For me, most Lenten seasons start with the “bang” of Ash Wednesday but quickly fall into a slough of messy hopes and habits. That’s a cost of being interested in the church calendar as a member of a church that doesn’t do much with the calendar. But I’m also not a big “give things up” kind of guy. Which brings me to this comment by Erik Valden in the chapter of The Shattering of Loneliness that deals with the “dying daily” pointed at in Ash Wednesday:
A monastery is a specialist environment designed to support perseverance over time. It is a place where the depths can be faced in Jesus Christ. It stands by its very existence as an extended hand of friendship to all who have looked into those depths and found them fearful. Monks and nuns hope, by their lives, by their prayers, to invite fellow seekers to look up, to find their hearts touched by a deep remembrance of God’s original caress. To remember this is to awaken to hope. And to find comfort the does not deceive.

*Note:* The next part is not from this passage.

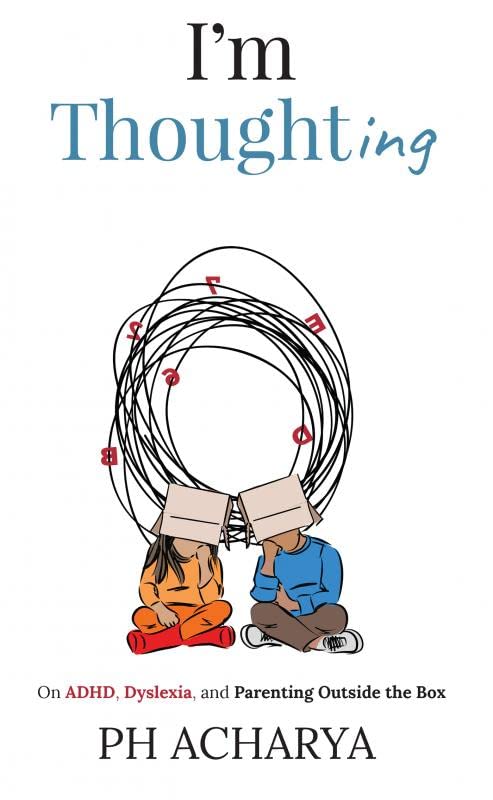 IM Thoughting : On Adhd, Dyslexia, And Parenting Outside The Box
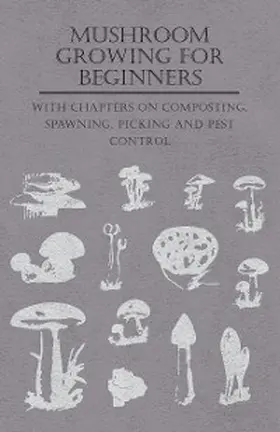 Various |  Mushroom Growing for Beginners - With Chapters on Composting, Spawning, Picking and Pest Control | eBook | Sack Fachmedien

And so a comfort and a challenge: the comfort that somewhere Christians are able to live into a way of life that can be difficulty to grasp and seemingly impossible to maintain, and the challenge that it’s possible to do such a thing outside of the rhythms of a monastery.
The church can and should, of course, be a picture of this reality, too. Something about perseverance was, perhaps, part of the draw and the reason to stay. From the book’s introduction, Varden writes:
The Church became for me an inspirer of remembrance. It permitted me to read my banal, sometimes squalid life into a narrative of redemption that not only reaches back to time’s beginning but remembers forward, to eternity. To stay within that narrative’s crux is to hear, sometimes with terrifying clarity, the desolate cries of mankind; to hear, too, the rasping voice of evil; and that, not vaguely round about, but in one’s heart. One can only persevere in such hearing by attending, at the same time, to another, discreet but ordering voice that speaks “It is accomplished!” It manages, by harmonic genius, to fathom the violent cries of “Crucify!’ and the angelic ‘Hosanna!’ in a single chord that rises out of dissonance towards unheard beauty.
+ + + + + + +
The second “remembrance” that Varden writes about it the Old Testament to “remember you were a slave in Egypt.” He spends much of the chapter’s early section in Deuteronomy while also reminding us of our own live:
Insofar as I enter the logic and flow of biblical remembrance, I am made aware that I, who today may have attained some degree of freedom, was not always free. I am asked not to forget how the transition came about, to see my desert journey as a process of redemption. Only by recalling what I was can I acknowledge what, by grace, I have become. Forgetfulness threatens to envelop us, however. The smog of perceived entitlement obscures grateful retrospect. It happened in Canaan, where Israel, God’s vassal, developed, soon enough, a notion of itself as landowner. It easily happens in each of our lives. We claim rights where grace is at work, and so are made ungracious. We inhale the chief intoxicant of spiritual life: self-righteous ingratitude.
Varden makes the connection, then with Jesus’ command to remember via the Last Supper, which is a retelling of the Exodus event that gave the Hebrew people their freedom. He reminds the reader that Paul in his letters would often remind his readers of his own past and of the constant call to the freedom that Christ brings (and that we in our immaturity too often try to thwart). Before moving into the story of Mary of Egypt, Varden concludes:
Each of us will have his or her own story of deliverance. We should not make a fetish of it, nor proclaim it indiscriminately, but we are not to forget. I may claim citizenship of Jerusalem above (cf. Philippians 3:20); but if I forget where I came from, the wastelands I have passed through, I forfeit my right to call it ‘home’. For to remain in that place of light, I must know I am a guest brought in out of darkness. I must learn to respond to grace with grace, to take nothing for granted, and so able to receive all as gift.